Bon à savoir : La suppression de la déduction de la créance de restitution a comme conséquence pour le nu-propriétaire d’être redevable de droits de succession sur la valeur de la créance de restitution lors du décès de l'usufruitier. Pour éviter une double fiscalisation des sommes, la nouvelle loi permet que les droits payés lors de la donation initiale sont déductibles des droits de succession dus au final.

Pourquoi utiliser le démembrement de propriété ?

Dans le cas des biens immobiliers comme des biens mobiliers,le démembrement de propriété est un puissant outil d’optimisation de la transmission. De manière générale, les parents confient à leurs enfants la nue-propriété du bien tout en conservant son usufruit jusqu’à leur décès. Les droits de succession sont alors calculés sur la valeur de la nue-propriété, bien inférieure à celle de la pleine propriété. Cela permet répartir le patrimoine entre les héritiers en bénéficiant de taxes réduites lors de la succession

 

Comment est calculée la valeur de la nue-propriété ?
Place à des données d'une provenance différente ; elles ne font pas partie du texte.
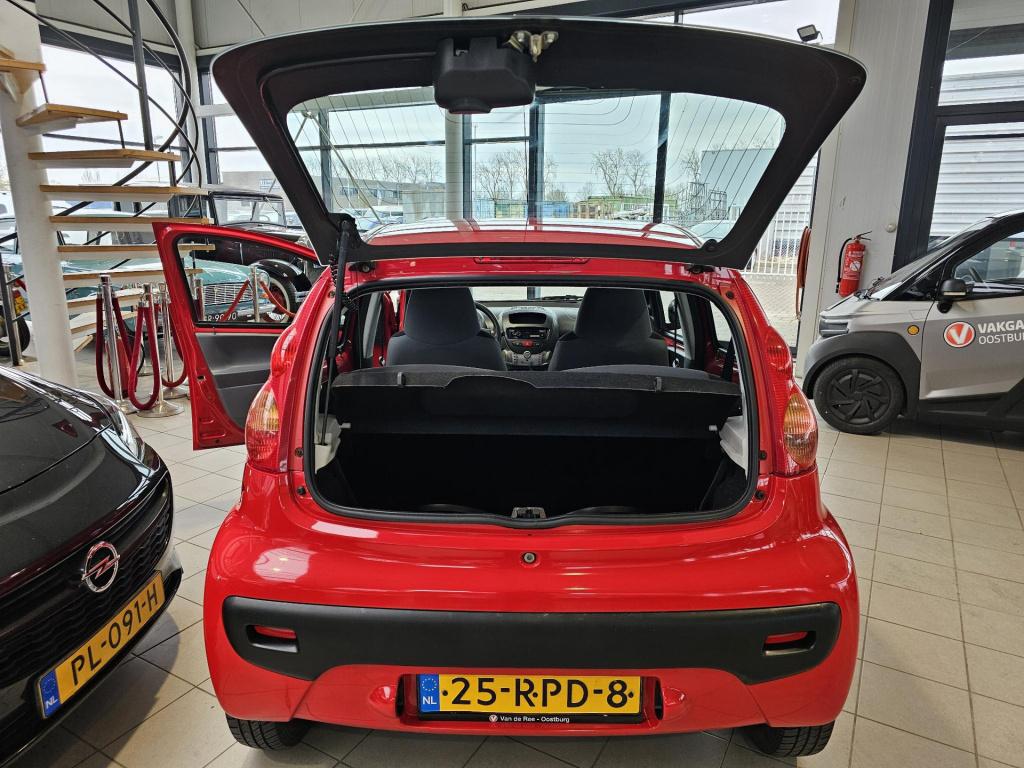 Peugeot 107 1.0-12v xr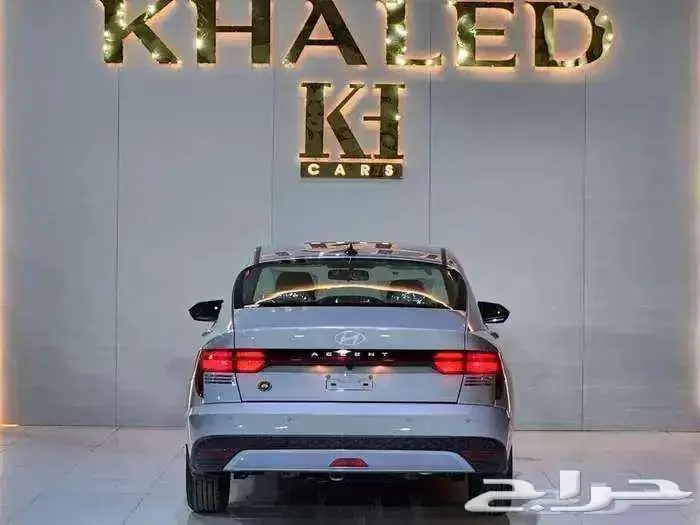 هيونداي اكسنت 25 و26 بهويه ورخصه وبرنت فقط 4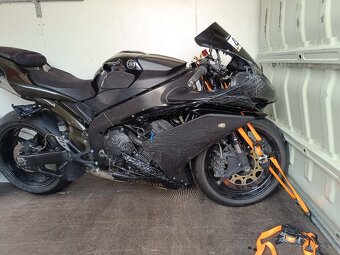 Yamaha R1 rn19 - 7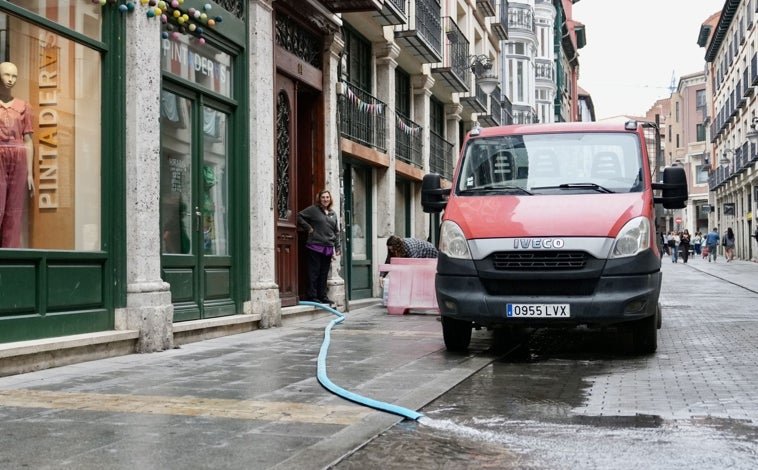 Imagen principal - Arriba, la calle Platerías; sobre estas líenas, el parking de la Plaza Mayor y un establecimiento de Platerías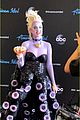 katy perry transforms into ursula for american idol 03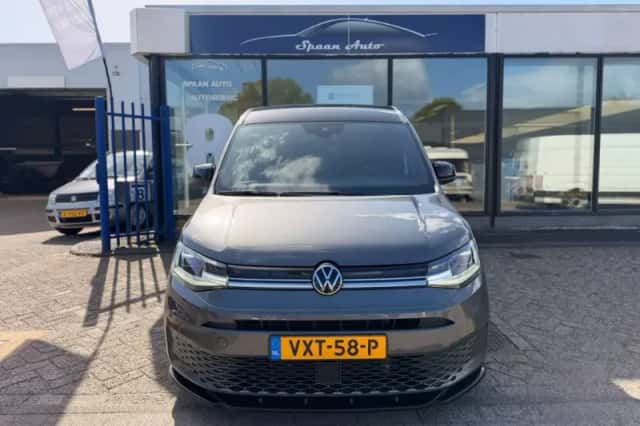 Volkswagen Caddy (2023) thumbnail 4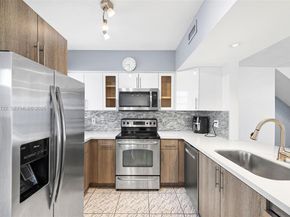 7270 Gary Ave, Miami Beach FL 33141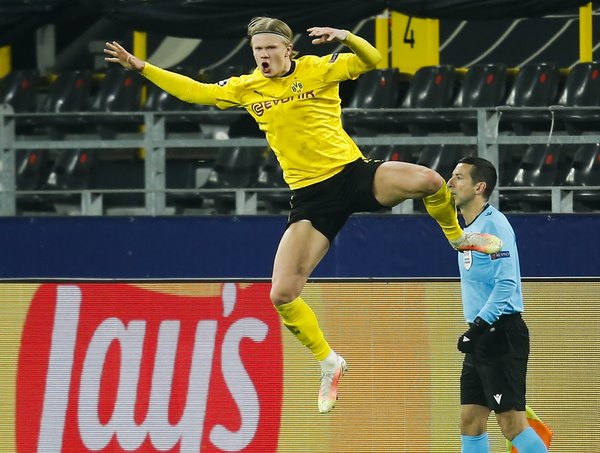 Haaland lleva al Dortmund a cuartos de la Champions
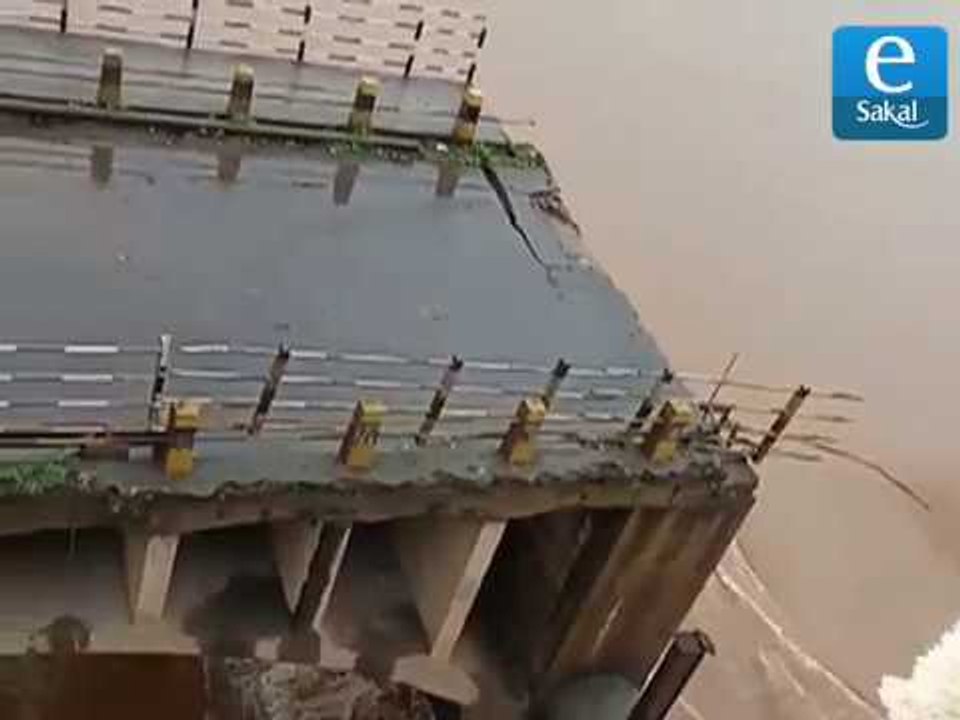 कृष्णा नदीवरील जुना पूल कोसळला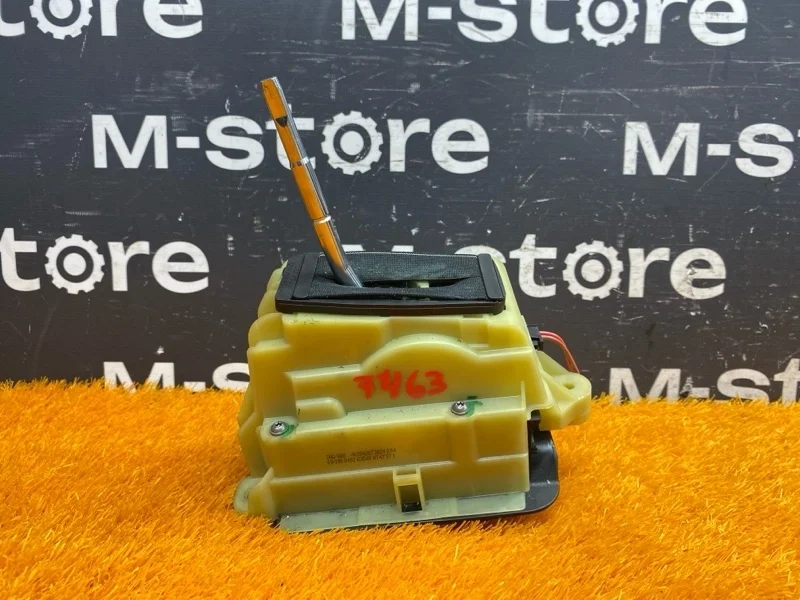 Селектор АКПП Mercedes-Benz C-Class 2009 A2042673824 W204 271.950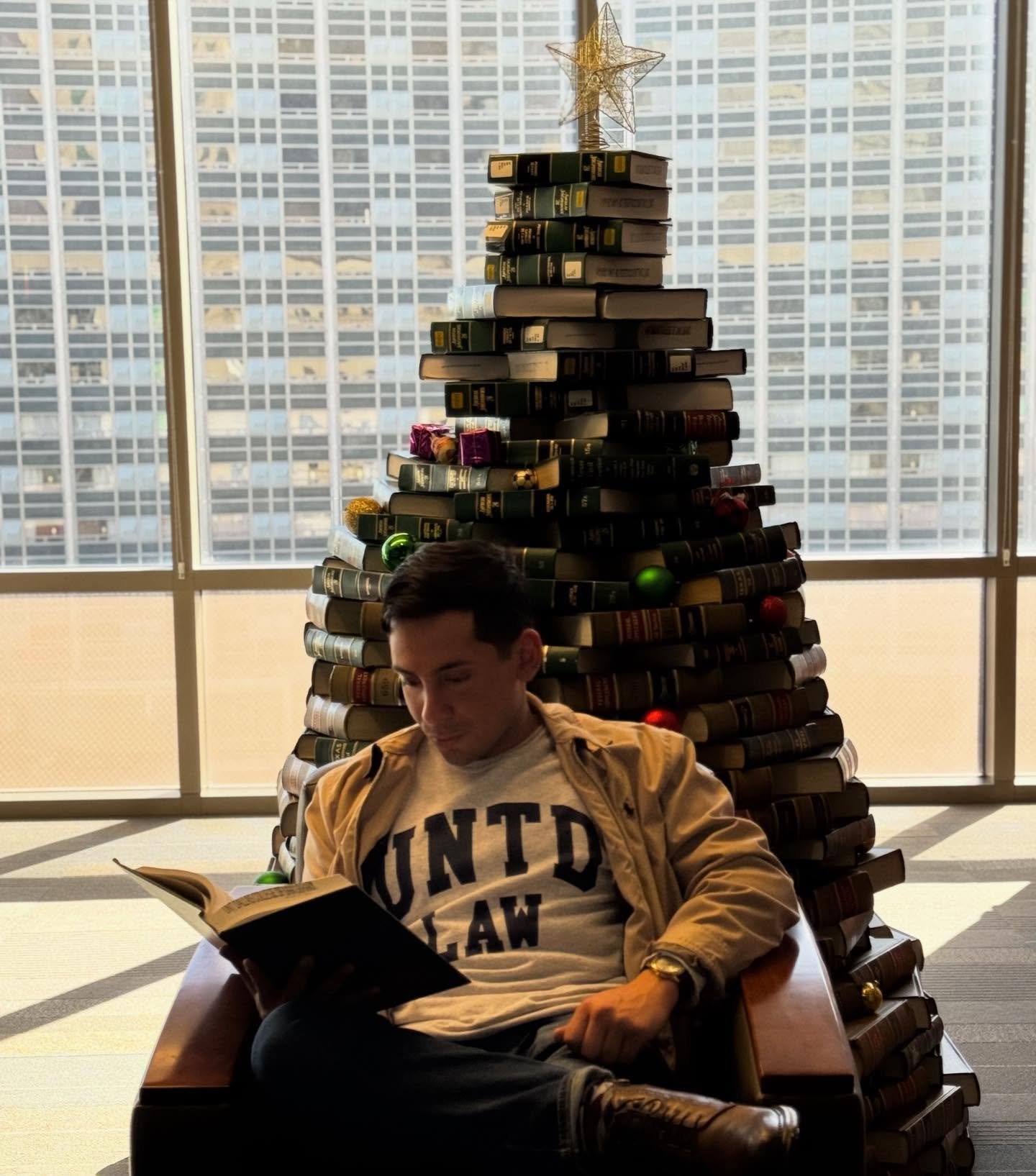 In school: first, you receive the lesson then you take the test. 

In life, however, first you are tested, then you learn your lesson . . . ⚖️🙌🏽 One more semester to go! This holiday season, the gift is learning. 

#Law #LawSchool #Lawtino #JobsNot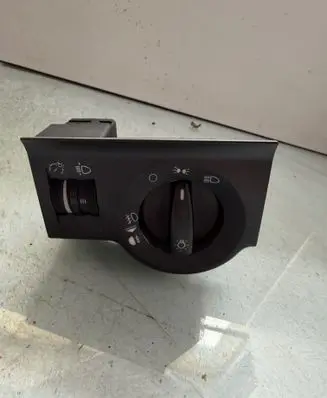 Audi A2 Light switch ACA31 8Z1941531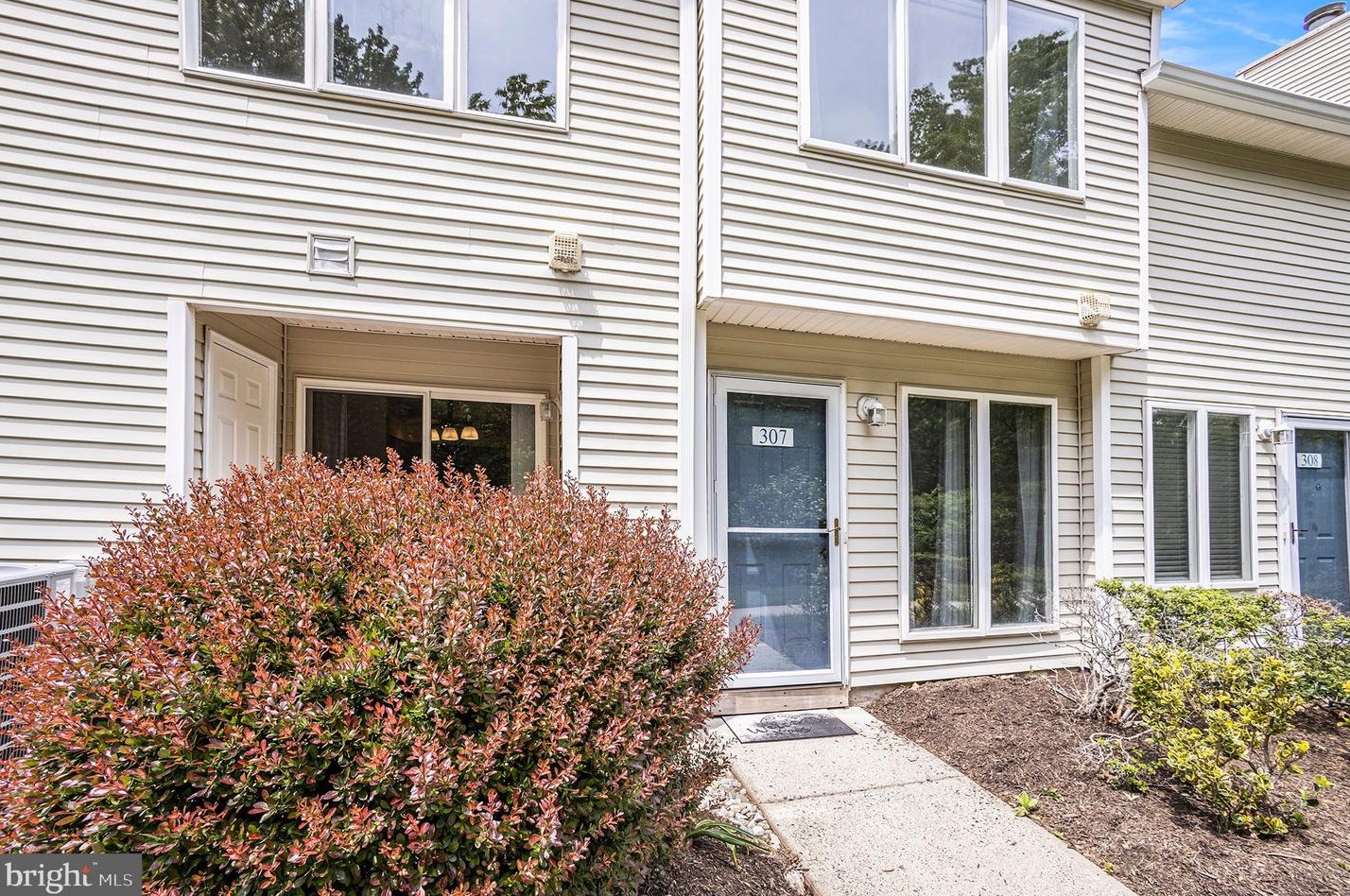 307 Colettes Ct #307, North Wales, PA 19454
La valeur fiscale de la nue-propriété est calculée en fonction de l’âge de l’usufruitier lors de la donation, selon le tableau suivant :

 

Source : Code des Impôts

Âge de l’usufruitier

Valeur de l’usufruit

Valeur de la nue-propriété

Moins de 21 ans

90 %

10 %

De 21 à 30 ans

80 %

20 %

De 31 à 40 ans

70 %

30 %

De 41 à 50 ans

60 %

40 %

De 51 à 60 ans

50 %

50 %

De 61 à 70 ans

40 %

60 %

De 71 à 80 ans

30 %

70 %

De 81 à 90 ans

20 %

80 %

À partir de 91 ans

10 %

90 %

Pour vous aider, il existe un simulateur de calcul du barème fiscal de l’usufruit et de la nue-propriété : Simulateur - Barème fiscal de l'usufruit et de la nue-propriété - saisie montant et âge - service-public.fr

 

Glossaire

 

Démembrement : il consiste à diviser la pleine propriété d'un bien en deux droits distincts : l'usufruit et la nue-propriété.

 

Nue-propriété : droit de disposer de la substance du bien, c'est-à-dire de le vendre, de le donner ou de le léguer. Vous êtes propriétaire du bien sans pouvoir en percevoir les fruits. Toutefois, en immobilier, vous pouvez percevoir une indemnité d'occupation si l'usufruitier occupe le bien. Vous pouvez également vendre votre droit de nu-propriétaire et vous récupérez la pleine propriété du bien à l’extinction de l’usufruit

 

Usufruit : droit d'utiliser et de percevoir les fruits d'un bien sans en être propriétaire. Vous devez restituer le bien à l’issue de l’usufruit en vous étant acquitté des coûts d’entretien du bien, en immobilier, durant la période usufruitière.

 

Différence entre usufruit et quasi-usufruit : elle dépend de la nature du bien. L’usufruit concerne les biens non consomptibles, c’est-à-dire dont la valeur intrinsèque ne se détruit pas par l’usage normal (immeubles, bijoux, œuvres d’art.…). Le quasi-usufruit porte sur des biens consomptibles (sommes d'argent, actions, denrées...). Ainsi, le quasi-usufruitier doit rendre la valeur du bien à la fin de son usufruit.